Es bleibt uns dennoch nicht viel übrig, als es täglich wieder zu versuchen. Deshalb zur neuen Woche ein Themenwechsel: Ein Video mit Tomi Ungerer, seit jeher meine Referenz für Widersprüche.

Das Neue

Für einmal kein Buch. Sondern Sound. Es ist immer eine Offenbarung, am Ende vom Jahr noch ein Masterpiece zu entdecken. Danke.

30 ist das neue 20. Der Mann ist die neue Frau. Freiheit ist das neue Gefängnis. Und reich ist das neue schlau. Islam ist die neue katholische Kirche. Deutschland die neue Türkei. Die Schweiz schon bald im Siebengebirge. Und jetzt ist das neue vorbei. Drum wenn Du bald nach Hause kommst, bin ich nicht mehr hier. Ich kann nicht bleiben wie ich bin trotz Dir. Zuckerberg ist der neue Columbus. Der Bankmann die neue Aristokratie. Gesundheit der neue Exorzismus. Et la fatique c’est la nouvelle folie. Nichtraucher sind die neuen Raucher. Alte fühlen ich neu immer jünger. Intellektuell ist neu völlig unbrauchbar. Frei zum bestehlen ist neu Sophie Hunger. Drum wenn Du bald nach Hause kommst dann such nicht mehr nach mir. Ich kann nicht bleiben wo ich bin mit Dir.

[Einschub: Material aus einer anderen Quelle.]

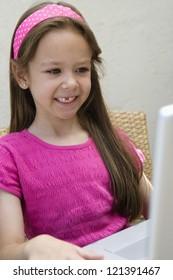 A happy preadolescent girl using laptop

„Das Neue“ ist Track 4 on „The Danger of Light“. Musik von Sophie Hunger & Albert Malo, Lyrics von Sophie Hunger.
Ein Album mit viersprachigen Texten, vielschichtigen Klängen und auch herstellerisch eine gelungene Doppel-CD. Wärmstens empfohlen.

Ge- und verbunden

Diese beiden Geburtstagsgaben stehen ziemlich treffend für mein Leben (besonders mein Berufsleben) und erfüllen mir zwei grosse Wünsche: Endlich diese Kaléko-Gesamtausgabe und endlich ein rechter Blauzahn!
Lebkuchenproduktion 2012
Einen der ganz alten Berufe und einen ganz neuen unter meinen Fittichen zu haben, ist eine Aufgabe, die glaub ich ganz gut zu mir passt. Wie viel anders auch. Schwarze Kniesocken zum Beispiel. Und Grittibänze.

Wahlwochenende

An diesem verregneten Wahlwochenende geht mir alles gar langsam von der Hand. Aber die Woche war ordentlich, der Pegasus ist versandt, der Unterricht vorbereitet, Tests und Prüfungen aller Art sind erstellt, nötige Anträge geschrieben. Sogar ein bisschen Zeitung habe ich gelesen und freue mich auf das Buch von Buschkowsky:

„Welchen Tiefpunkt hat dieses Land in der geistigen Auseinandersetzung erreicht?“ fragte sich der Autor. „Niemand bestreitet meine Analyse, niemand setzt sich mit meinen Vorschlägen für eine bessere Intergrationspolitik auseinander, und an die Zahlen traut sich erst recht keiner ran.“ (Quelle: Das aktuelle Magazin)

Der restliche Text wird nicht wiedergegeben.